Mais informações no programa do espectáculo em https://acrobat.adobe.com/id/urn:aaid:sc:EU:da2b732d-aaf8-48c4-bd77-913652a93cd5

 

Expliquem um pouco do que é a Escola de Mulheres.

A ESCOLA de MULHERES, foi criada em 1995 em Lisboa por um conjunto de mulheres de gerações diferentes e experiências diversas e reconhecidas, mas com o sentimento comum do papel de subalternidade a que a mulher foi sendo reduzida no Teatro português, quer na condução dos processos criativos, na política de repertórios ou no relacionamento com os poderes instituídos, bem como, de um modo geral, nas tarefas que envolvam poder de decisão.

Pretendeu-se, desde sempre, privilegiar a criação e o trabalho feminino no Teatro e promover e divulgar uma nova dramaturgia de temática e escrita femininas, quer nacional, quer estrangeira, na medida em que o repertório habitualmente representado nos nossos palcos não refletia o papel que nas últimas décadas a Mulher tem vindo a desempenhar, assim como as novas contradições que daí advêm, vinculando quase sempre pontos de vista masculinos sobre as mulheres e reproduzindo universos tipicamente masculinos.

Em 2025 a companhia celebra 30 anos de existência e seria expectável, passado tanto tempo, que as questões que levaram à sua fundação estivessem hoje menos presentes.
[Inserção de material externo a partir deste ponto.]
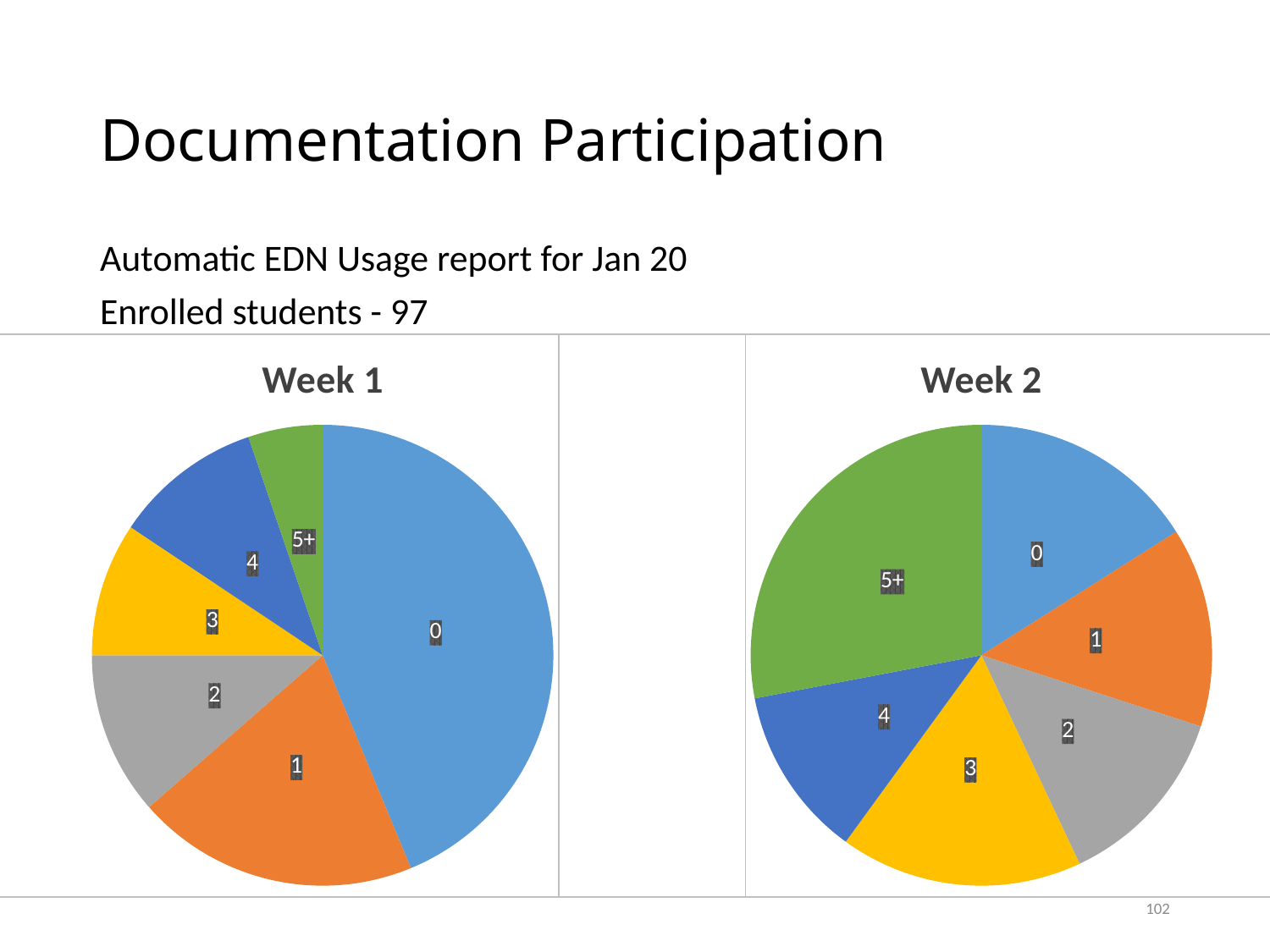
In the Week 1 chart, which slice is larger, 1 or 5+? 1 In the Week 1 chart, how many slices does the pie have? 6 In the Week 1 chart, which category has the smallest slice? 5+ In the Week 2 chart, what colour is the 5+ slice? green What is the title of the chart on the left of the slide? Week 1 In the Week 2 chart, how many slices does the pie have? 6 What kind of chart is the Week 1 chart? pie chart In the Week 2 chart, which category has the largest slice? 5+ What kind of chart is the Week 2 chart? pie chart In the Week 1 chart, which category has the largest slice? 0 In the Week 2 chart, which slice is larger, 0 or 4? 0 In the Week 2 chart, which slice is larger, 5+ or 2? 5+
Assinalam-se bastantes mudanças, há mais mulheres a dirigir processos criativos e companhias de teatro, mas ainda em número inferior às lideradas por homens, são muito poucas as mulheres a encabeçar a direção artística ou a programação de salas de espetáculo, portanto essas mesmas questões mantêm-se e são o nosso mote de afirmação e continuidade.

Desde a morte de Fernanda Lapa (2020) que a direção artística da Escola de Mulheres é assumida por nós (Marta Lapa e Ruy Malheiro) e a nossa preocupação tem sido a de apostar numa renovação da companhia, sem romper com as questões base da sua fundação. A atividade da companhia tem vindo a ser pensada e desenhada em função das questões que nos são urgentes, com a morte da Fernanda tivemos necessidade de fazer uma reflexão profunda sobre a companhia e o seu futuro e constatámos a importância que tem para nós a MEMÓRIA, temática que assumimos para toda a atividade do quadriénio 2023-2026, da criação à programação, desenvolvimento de públicos e formação. Com a atividade regular sediada no SALA DE TEATRO CLUBE ESTEFÂNIA, desde 2008, a Escola de Mulheres aposta uma programação regular no seu espaço, apresentando as suas criações próprias e acolhendo companhias e artistas, maioritariamente emergentes, mas não só,  garantindo a regularidade de uma oferta de programação diversificada e de qualidade, contribuindo desta forma para uma fidelização, cada vez maior, de públicos, promovendo o desenvolvimento da oferta cultural na zona da cidade em que se encontra, fruto de um trabalho de serviço público com que a companhia sempre se preocupou. A companhia tem tido nos últimos anos um papel único, que carece de reconhecimento, no acolhimento de novos criadores e companhias emergentes, criando condições para que no seu espaço possam criar e apresentar os seus trabalhos, que de outra forma, dificilmente veriam a luz do dia, viabilizando, assim, o crescimento e consolidação de muitas estruturas emergentes, sem espaço próprio de criação e de apresentação e que maior dificuldade têm em aceder ao circuito instituído das salas de programação da cidade.

Se a companhia é pioneira na programação em regime de acolhimento, tem-no sido em muitas mais vertentes, como por exemplo, temos apostado na realização de formações/audição para as nossas criações, nas quais selecionamos os elencos ou parte deles, como forma de alargar o leque de parceiros, mas também criando oportunidades de trabalho, combatendo a precariedade do sector, com a oferta de condições dignas de trabalho e proteção social. Mantemos a aposta no convite à escrita original para ser levada à cena, maioritariamente feminina (Lígia Soares, Ana Sampaio e Maia, Ana Lázaro, Ilda Teixeira, Miguel Castro Caldas, são exemplo disso), bem como estendemos o convite a encenadores externos, (David Pereira Bastos, Francisco Camacho ou Cucha Carvalheiro) para dirigirem processos criativos para a companhia, que com a sua visão e trabalho artístico contribuam para esta renovação que queremos da companhia, sem menosprezar, ou ignorar as premissas que estão na base da sua fundação.